A new research project has looked to build an understanding of the effects of discrimination on women’s health, highlighting four overarching themes around how parts of women’s identities can be used as an excuse by health professionals for not investigating; perceptions of women’s health not being understood; perceptions of unequal access to resources due to racism and discrimination; and self-advocacy for women in seeking treatment and support.
The report included an evidence review of scientific databases, government reports and grey literature; as well as a range of focus groups and interviews with women from a range of different populations across Scotland.
Findings from the focus groups showed that women “gave many examples of not being listened to, being dismissed and ignored”. They provided examples of when aspects of their identity, such as their age, gender identity or relationship status, were “used by health professionals as reasons for symptoms they were reporting”, forming an “excuse for not investigating”. In particular, “Puberty, pregnancy and menopause were highlighted by women of all ages as reasons medical professionals gave for their experiences of physical or mental health symptoms.”
The focus groups also highlighted the barriers that women from ethnic minority backgrounds can experience when accessing healthcare, with examples of women trying to hide their racial or ethnic identity in order to avoid discrimination, assumptions that they do not speak English, and additional ID checks around whether the woman was eligible for a test. Lack of clinician knowledge about how health conditions present in ethnic minorities was also noted by the groups.
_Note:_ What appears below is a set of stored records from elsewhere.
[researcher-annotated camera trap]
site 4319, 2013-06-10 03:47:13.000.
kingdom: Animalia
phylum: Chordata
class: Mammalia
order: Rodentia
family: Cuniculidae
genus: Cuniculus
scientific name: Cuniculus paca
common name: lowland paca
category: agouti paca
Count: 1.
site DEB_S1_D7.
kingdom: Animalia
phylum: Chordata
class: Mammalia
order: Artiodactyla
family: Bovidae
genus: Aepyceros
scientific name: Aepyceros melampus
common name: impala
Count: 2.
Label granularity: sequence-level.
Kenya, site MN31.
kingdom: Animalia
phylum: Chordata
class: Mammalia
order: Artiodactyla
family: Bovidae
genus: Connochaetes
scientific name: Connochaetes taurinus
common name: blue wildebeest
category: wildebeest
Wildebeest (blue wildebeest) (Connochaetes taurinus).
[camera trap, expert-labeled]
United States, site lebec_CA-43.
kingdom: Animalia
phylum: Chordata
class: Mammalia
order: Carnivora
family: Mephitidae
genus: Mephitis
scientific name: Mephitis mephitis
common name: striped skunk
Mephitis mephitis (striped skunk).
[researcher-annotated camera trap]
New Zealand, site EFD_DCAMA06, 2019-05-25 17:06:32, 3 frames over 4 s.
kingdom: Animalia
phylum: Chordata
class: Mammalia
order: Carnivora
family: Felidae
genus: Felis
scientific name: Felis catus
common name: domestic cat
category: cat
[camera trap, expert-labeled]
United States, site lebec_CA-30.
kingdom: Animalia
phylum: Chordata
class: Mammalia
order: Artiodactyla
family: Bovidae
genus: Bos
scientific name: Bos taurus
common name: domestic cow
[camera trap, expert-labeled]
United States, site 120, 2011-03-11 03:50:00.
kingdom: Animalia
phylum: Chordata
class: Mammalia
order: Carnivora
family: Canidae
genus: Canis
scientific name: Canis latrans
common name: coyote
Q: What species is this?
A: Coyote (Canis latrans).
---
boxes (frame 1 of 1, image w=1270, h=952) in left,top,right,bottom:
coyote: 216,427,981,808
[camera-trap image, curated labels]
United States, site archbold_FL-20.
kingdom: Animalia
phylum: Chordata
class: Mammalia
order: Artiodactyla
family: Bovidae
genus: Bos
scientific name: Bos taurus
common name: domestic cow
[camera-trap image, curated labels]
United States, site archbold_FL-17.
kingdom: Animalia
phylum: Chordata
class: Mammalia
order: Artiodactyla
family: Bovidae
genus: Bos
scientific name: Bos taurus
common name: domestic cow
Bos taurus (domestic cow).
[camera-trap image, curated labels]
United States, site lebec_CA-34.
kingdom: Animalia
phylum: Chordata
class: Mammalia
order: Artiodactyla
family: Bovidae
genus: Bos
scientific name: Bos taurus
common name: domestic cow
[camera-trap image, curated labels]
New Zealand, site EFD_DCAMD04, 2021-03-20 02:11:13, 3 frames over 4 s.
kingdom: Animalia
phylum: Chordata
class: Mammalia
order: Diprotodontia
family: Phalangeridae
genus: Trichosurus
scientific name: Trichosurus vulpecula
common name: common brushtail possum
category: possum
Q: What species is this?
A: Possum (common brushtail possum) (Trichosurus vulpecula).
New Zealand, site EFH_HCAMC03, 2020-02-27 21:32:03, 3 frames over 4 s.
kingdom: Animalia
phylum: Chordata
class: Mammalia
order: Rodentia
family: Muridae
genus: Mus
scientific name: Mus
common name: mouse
Findings from 28 interviews with young women aged 16-25 demonstrated similar themes, including “ageist sexism” or assumptions about them being fit and well, with participants describing times where they were made to feel “naïve” “overdramatic”, or “hormonal”, and discouraged them from seeking health and care. Women reported feeling “dismissed” when enquiring about changing contraception or reporting symptoms relating to current methods of contraception.
In addition, “many participants spoke of having to constantly ‘fight’ for the opportunity to be healthy”, with methods of self-advocacy developed over time through necessity. These include extensively researching symptoms and conditions, being vocal and assertive with medical professionals, seeking private avenues and learning how to complete forms “in a way that would mean getting seen by the right person within good time”.
On the theme of women’s health, last year we reported on how the DHSC’s vision for women’s health in England was informed by a call for evidence that saw more than 100,000 responses. The vision focuses on topics such as women’s voices, policies, education and evidence, with dedicated sections on topics such as menstrual health and gynaecological conditions, mental health and the health impacts of violence against women and girls.
We also covered news from Imperial College Healthcare NHS Trust on the topic of their new health research centre designed to advance treatments for women’s cancers, understand the health implications of pre-term birth, and explore the impact of gender on career progression for female academics in science and healthcare.